Ben Richard made the 250th tackle of his collegiate career during this game. He’ll enter his final game with 251 (128 solo).
The Bison held the Hoyas to just 79 passing yards, the lowest total they’ve allowed in 2017. They have now limited four of their 10 opponents under 150 passing yards in in Marist (130), William & Mary (105), Lafayette (90) and Georgetown (79).
Georgetown was the first team Bucknell did not allow to reach the red zone in 2017. The Bison kept the Hoyas from drawing inside the 20 for the second-straight season.
This was the Bison’s first Senior Day victory since 2013, a 17-7 win over Georgetown.

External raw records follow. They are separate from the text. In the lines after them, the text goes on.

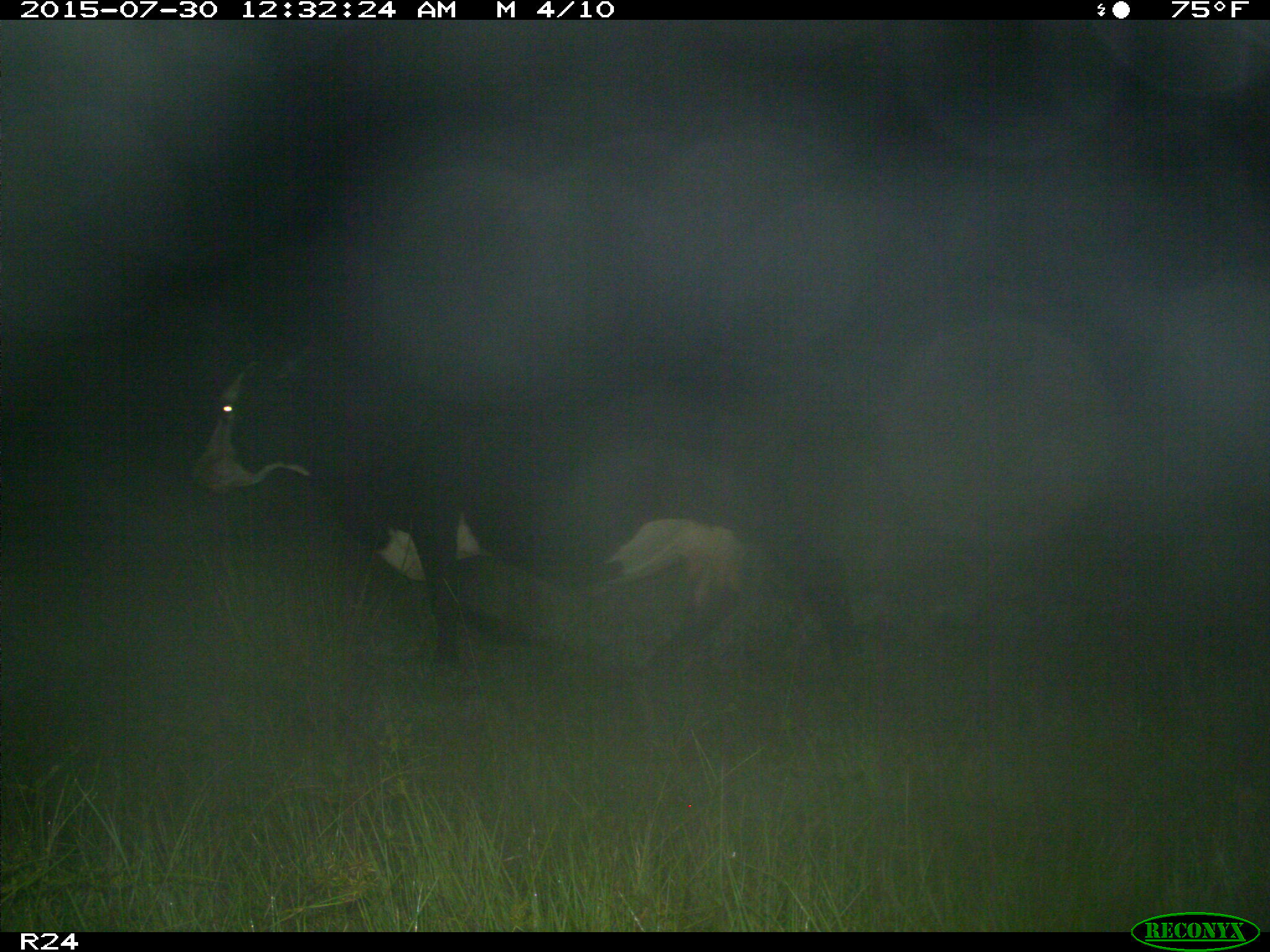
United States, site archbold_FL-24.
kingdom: Animalia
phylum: Chordata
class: Mammalia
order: Artiodactyla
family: Bovidae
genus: Bos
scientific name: Bos taurus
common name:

Bucknell finished .500 at Christy Mathewson-Memorial Stadium in 2017, at 3-3. The Bison last finished at least .500 at home in 2014 (3-2).
For Veterans Day, the Bison wore special decals on their helmets in honor of the 28th Infantry Division. One of the most decorated infantry divisions and the oldest division-sized unit in the United States Army, it traces its lineage to Benjamin Franklin’s battalion, The Pennsylvania Associators (1747-1777). The division was officially established in 1879 and was later re-designated as the 28th Division in 1917 after America’s entry into World War I. Today, it is part of the Pennsylvania Army National Guard, Maryland Army National Guard, Ohio Army National Guard and New Jersey Army National Guard.